Исходный текст:
....
Идея Самоубийства носится в воздухе. Как газ из выхлопной трубы в запертом изнутри гараже. Как агонизирующее тело в петле. Как неприкаянные души, отвергнутые небесами. «Дар, который мы получили от Бога, — жизнь, — принадлежит Богу и не принадлежит человеку», говорят верующие. Воистину — дорог не подарок, дорого внимание! Хорош дар, если я им не могу распорядиться по своему усмотрению…
Именно таковы рассуждения идейных самоубийц. Самоубийц–философов. На несчастных влюбленных, разоренных деляг, неожиданных калек и прочую суицидальную публику, да и вообще на род человеческий, они смотрят свысока. Иногда — в буквальном смысле, из петли (вспомните Ставрогина. Именно с ним сравнивали покойного Селиванова близко знавшие его люди, отводя от Летова упреки в «гибельном влиянии»). Промашек у них не бывает: иные готовятся к самоубийству всю жизнь. Уходят спокойно, не завещая миру никакой ненависти, никакой любви. Гамлет, с их точки зрения, — интересный, но промежуточный тип.
Любовь… Да, это сильный аргумент в пользу жизни; для обычных людей… Любовь к женщине. Любовь к Богу. Любовь к себе, наконец. Истинные самоубийцы последовательно отвергают любую любовь как грубую уловку, позволяющую слабым почувствовать себя сильнее за счет слияния с себе подобными. По их мнению, любовь зиждится на лжи, поскольку, не будучи сопряжена с вечностью, теряет всякий смысл. А вечной любви не бывает — кроме, разумеется, любви к смерти.
....
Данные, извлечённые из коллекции
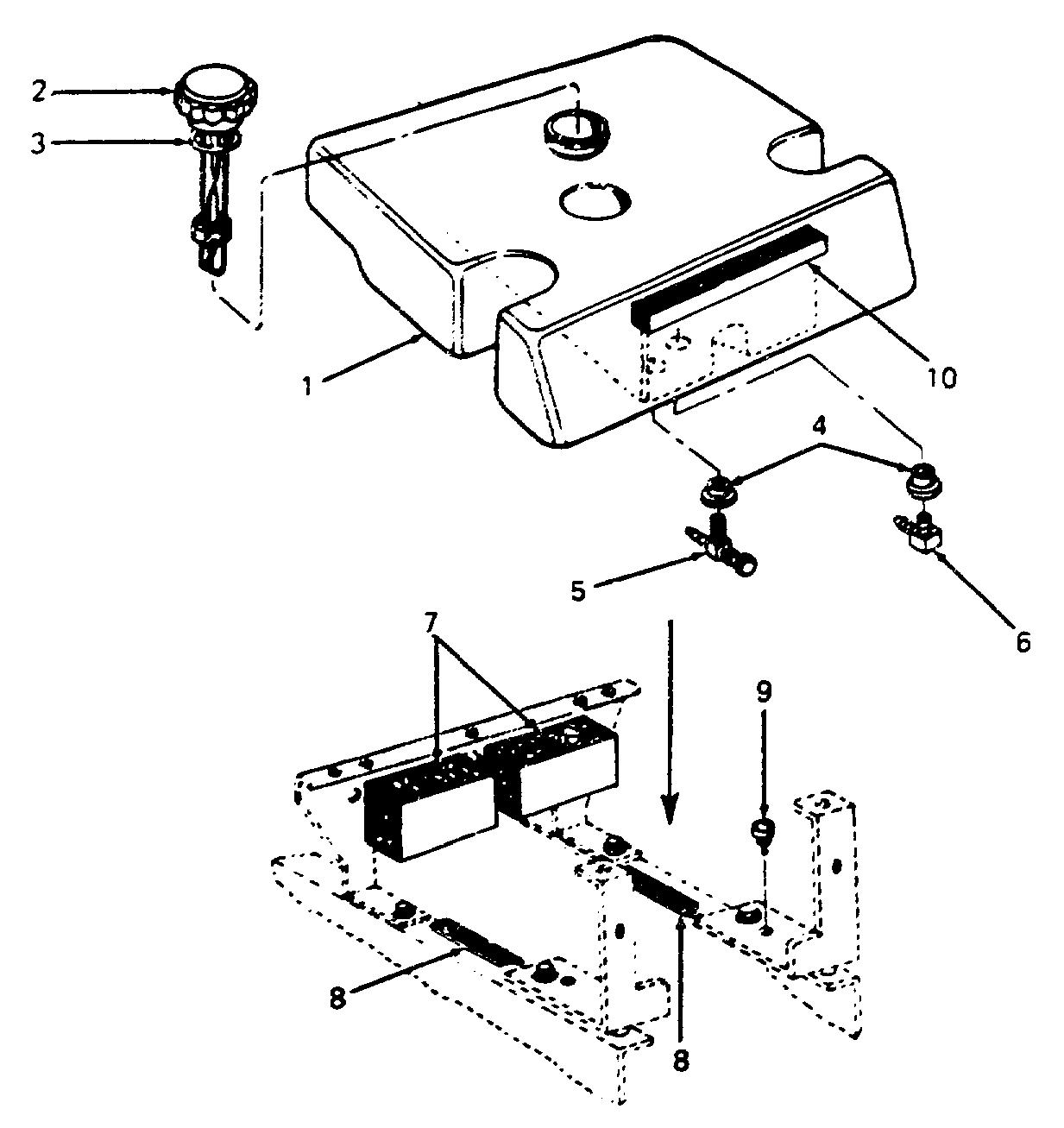 2
3
1
10
4
5
6
7
9
8
8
....
Задание:
Переведите на английский это предложение из текста о самоубийцах-философах: «Гамлет, с их точки зрения, — интересный, но промежуточный тип.»

Ответ ниже:
Hamlet, from their point of view, is an interesting but intermediate type.